• _Directions for this task_:
Can you extend the Spark collaborative filtering project handout below, picking up right after its final sentence?

• _Text_:
┌──

CS 47300: Web Information Search and Management

Project 3: Collaborative Filtering using Spark

Due 11:59pmEDT Friday, 6 December, 2019

This is a very short project, and will be scored as an assignment rather than a project. But listed as a project, since you do have to run things. Part 0 should be 10 minutes or so, and Part 1 is only a couple of minutes - both are just cut/paste commands. Part 3 could take a bit longer, but if it takes you more than an hour, then you probably don't have a sufficient understanding of collaborative filtering to be prepared for the final (and doing this project is a good way to learn it.)

Part 0: Connecting to the Cluster, executing a simple program (optional)

There is nothing turn in for Part 0. If you've used Hadoop before (in particular, those who are taking CS348 have already done this), you can skip this part. Otherwise, we suggest you do the following to gain some familiarity. This will create a simple file and run a very basic program over it.

Log in to jacobi00.cs.purdue.edu (password is the same as your Purdue career account),
$ ssh jacobi00.cs.purdue.edu
If you are connecting from off campus, you may need to set up a VPN connection first. Instructions for setting up a VPN to Purdue's network are at https://www.itap.purdue.edu/connections/vpn/.

└──

• _Data for analysis_:
┌──

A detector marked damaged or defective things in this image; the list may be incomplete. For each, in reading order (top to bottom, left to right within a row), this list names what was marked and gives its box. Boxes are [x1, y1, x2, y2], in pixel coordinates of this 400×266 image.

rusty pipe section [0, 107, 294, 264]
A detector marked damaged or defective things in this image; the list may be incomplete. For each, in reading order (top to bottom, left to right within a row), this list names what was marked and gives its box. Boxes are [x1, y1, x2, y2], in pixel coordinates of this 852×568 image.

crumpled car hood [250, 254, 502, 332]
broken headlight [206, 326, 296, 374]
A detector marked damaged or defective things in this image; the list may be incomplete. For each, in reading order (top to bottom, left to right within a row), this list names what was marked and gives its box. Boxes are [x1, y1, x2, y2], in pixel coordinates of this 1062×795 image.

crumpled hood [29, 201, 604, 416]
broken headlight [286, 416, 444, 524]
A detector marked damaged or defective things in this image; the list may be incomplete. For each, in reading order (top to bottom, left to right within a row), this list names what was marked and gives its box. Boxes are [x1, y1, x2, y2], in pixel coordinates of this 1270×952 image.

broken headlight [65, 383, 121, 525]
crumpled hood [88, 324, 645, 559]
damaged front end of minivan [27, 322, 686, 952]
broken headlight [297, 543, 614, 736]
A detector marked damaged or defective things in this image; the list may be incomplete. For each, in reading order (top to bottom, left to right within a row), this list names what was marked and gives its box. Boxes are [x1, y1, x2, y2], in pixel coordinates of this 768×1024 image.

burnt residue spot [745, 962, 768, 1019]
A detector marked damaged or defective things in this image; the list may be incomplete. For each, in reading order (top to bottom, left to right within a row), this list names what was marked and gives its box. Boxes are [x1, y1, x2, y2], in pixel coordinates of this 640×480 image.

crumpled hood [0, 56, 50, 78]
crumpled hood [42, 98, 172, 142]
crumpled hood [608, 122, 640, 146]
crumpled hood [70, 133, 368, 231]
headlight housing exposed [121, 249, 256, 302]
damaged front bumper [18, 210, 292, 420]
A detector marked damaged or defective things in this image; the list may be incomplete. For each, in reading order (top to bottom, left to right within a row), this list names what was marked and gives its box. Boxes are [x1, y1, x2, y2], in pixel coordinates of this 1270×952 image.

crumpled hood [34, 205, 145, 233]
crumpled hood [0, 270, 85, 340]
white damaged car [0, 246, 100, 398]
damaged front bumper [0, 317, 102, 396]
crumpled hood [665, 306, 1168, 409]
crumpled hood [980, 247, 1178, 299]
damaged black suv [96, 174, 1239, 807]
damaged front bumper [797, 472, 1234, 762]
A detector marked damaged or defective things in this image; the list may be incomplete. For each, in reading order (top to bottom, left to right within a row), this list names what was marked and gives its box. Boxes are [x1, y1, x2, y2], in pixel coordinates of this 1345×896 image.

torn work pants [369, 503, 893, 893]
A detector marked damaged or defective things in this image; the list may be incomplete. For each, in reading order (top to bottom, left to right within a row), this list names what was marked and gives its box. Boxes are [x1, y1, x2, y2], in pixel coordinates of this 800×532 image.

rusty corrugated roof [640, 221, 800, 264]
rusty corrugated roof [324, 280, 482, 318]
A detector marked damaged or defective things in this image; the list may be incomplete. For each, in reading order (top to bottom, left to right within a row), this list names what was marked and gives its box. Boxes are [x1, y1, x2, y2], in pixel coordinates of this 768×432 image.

└──

• _Answer_:
Move files to the Hadoop cluster. To do this, execute the following steps. After logging on to the cluster master node with SSH, populate a simple text file:
$ printf "aaa\nbbb\nccc\nddd\naaa\nbbb\nccc\nddd\n" > tmp.txt
Important: Create a personal HDFS directory:
$ hdfs dfs -mkdir /user/$USER
Create a directory in your personal HDFS directory to store the file:
$ hdfs dfs -mkdir /user/$USER/in
Copy the text file from the master node to the new directory:
$ hdfs dfs -put ./tmp.txt /user/$USER/in
List the directory contents:
$ hdfs dfs -ls /user/$USER/in
Now that we have loaded a file into HDFS, we would like to run a MapReduce job over it. Copy the file /homes/cs473/Project3/Select.java to the cluster master node, which is the same file system as your normal CS lab machine file system. (You'll want to take a look to see what the program does...) If you were creating your own program, you could use
$ scp Select.java jacobi00.cs.purdue.edu:
to copy your program to the master node. On the master node, navigate to the directory which holds Select.java and run the following commands. Be mindful of spaces and / and * characters.
$ mkdir select $ CP=$(hadoop classpath) $ javac -classpath $CP -d select/ Select.java $ jar -cvf select.jar -C select . $ hadoop jar select.jar org.myorg.Select /user/$USER/in /user/$USER/out Notice the last two arguments to the final command. The MapReduce job will take these arguments to be the source directory (which already exists) and the destination directory (which will be created by the MapReduce job).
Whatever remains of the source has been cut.